In effect, the 79-page report reminded legislators of the collapse of support for the United States not only in the Muslim world, including the Arab Middle East, but globally, where polls now show that the number of people holding a favorable view of the US has fallen to single digits in nations ranging from Indonesia to Egypt, and from Greece to Spain.

It is particularly bad news for Washington that the damage is worst in the Middle East, where American “public diplomacy” — a phrase repeated in the report to the point of litany — is allegedly geared to promote democracy, free markets, economic development, political freedom, women’s rights, free elections and, well, regime change, the two buzz words that sums it all up.

“At a critical time in our nation’s history,” the report states, “the apparatus of public diplomacy has proven inadequate, especially in the Arab and Muslim world.”

Then the magic bullet: “We call for a dramatic transformation in public diplomacy — in the way the US communicates its values and policies to enhance our national security.”

And how do you do that? “The transformation requires an immediate end to the absurd underfunding of public diplomacy in a time of peril,” legislators were told, “when our enemies have succeeded in spreading viciously inaccurate claims about our intentions and our actions.”

These folks don’t get it, do they?

America’s low point in international relations has more to do with the direction, or the hijacking, by the neocons of its policies — unilateralism, pre-emption, spurning of allies and international treaties, blind support for Israel, contempt for the United Nations, insistence on monopolizing power in Iraq, where there is a Governing Council working under rather than with Washington’s representative there, and an administration that has as much as told the world that it has no interest in either its support or its views — and little to do with “viciously inaccurate” sentiments diffused by anti-American folks in Europe, the Middle East and the Muslim world.

The devil, I say, with nebulous projects aimed at reaching out to Arabs when Palestine, the one issue that has defined their habits of political and cultural reference this last century, continues to have its nose rubbed in the vomit of a foreign military occupation that Washington has lent its support to over the last 36 years.
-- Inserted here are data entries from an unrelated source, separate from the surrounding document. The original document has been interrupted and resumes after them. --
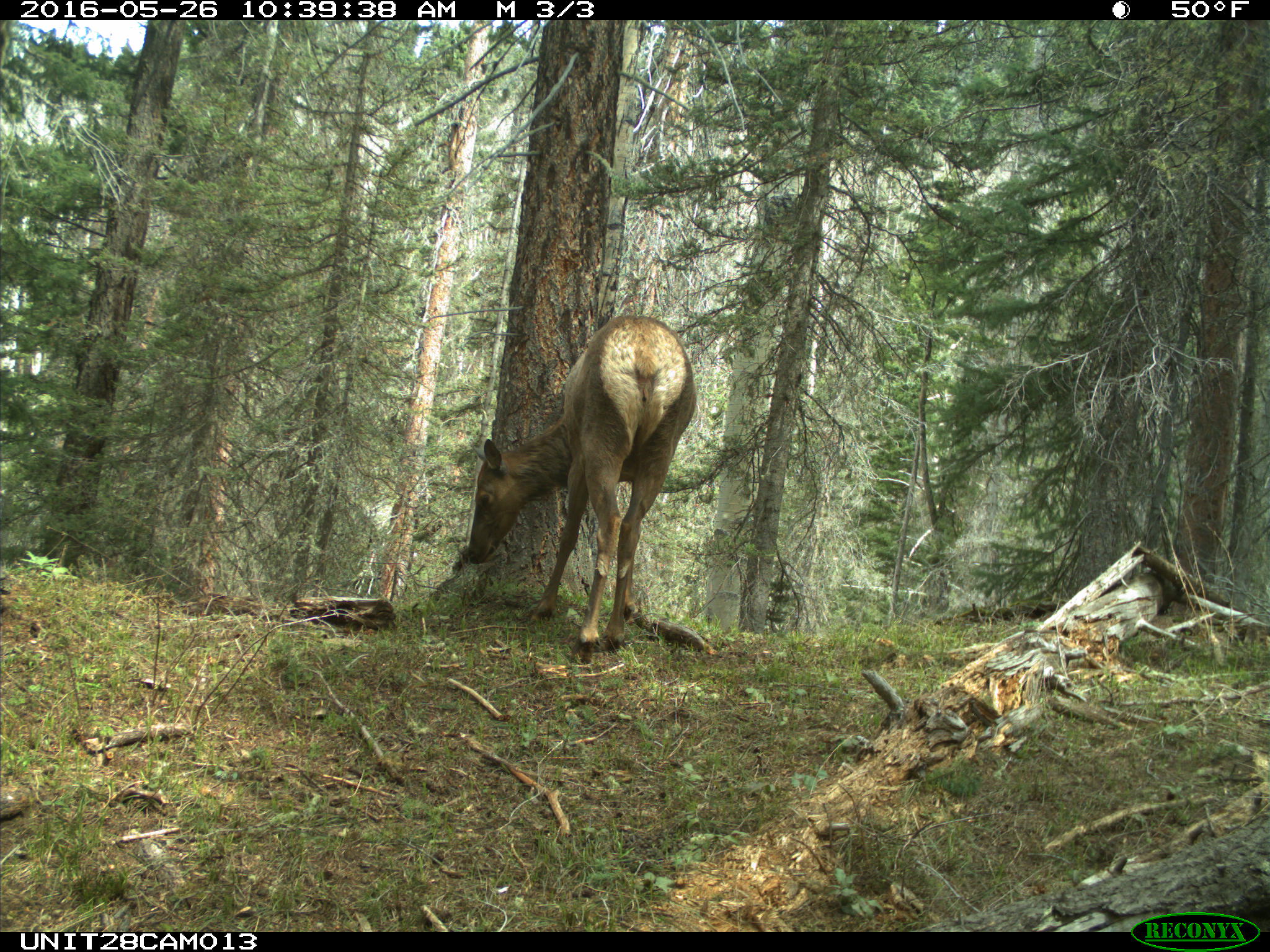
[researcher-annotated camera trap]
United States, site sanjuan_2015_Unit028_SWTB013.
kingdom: Animalia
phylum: Chordata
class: Mammalia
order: Artiodactyla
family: Cervidae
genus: Cervus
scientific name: Cervus elaphus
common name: red deer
Consider, as a case in point, the administration’s response to Israel’s attack against the Rafah refugee camp in southern Gaza, where as of last weekend eight Palestinians were killed and, according to Peter Hansen, director of the UN’s Relief and Works Agency, the homes of 1,000 to 2,000 residents were destroyed: “We call on Israel to exercise restraint.”

It is one thing for a big power to intimidate the world, particularly that Arab corner of it, by favoring the “imposition of democracy” over the “transition to democracy,” diplomatically vetoing through the UN, economically pauperizing through sanctions, and militarily challenging through invasion, its member states; it is quite another to gratuitously irritate it by calling for “well-funded public diplomacy” whose end result is to sugarcoat the Bush doctrine, an extremist expression of the missionary zeal in American political culture.

The fall to low digits in the number of people holding a favorable view of the US attests to the fact that the rest of the world sees it all differently.

This is what it boils down to: Sponsors of well-funded US public diplomacy may look at their initiative as a magic bullet to further America’s interests in our region, but so long as Washington continues with its double standard in Palestine, the historical, emotional and cultural homeland of all Arabs, we will consider the initiative a poison dart.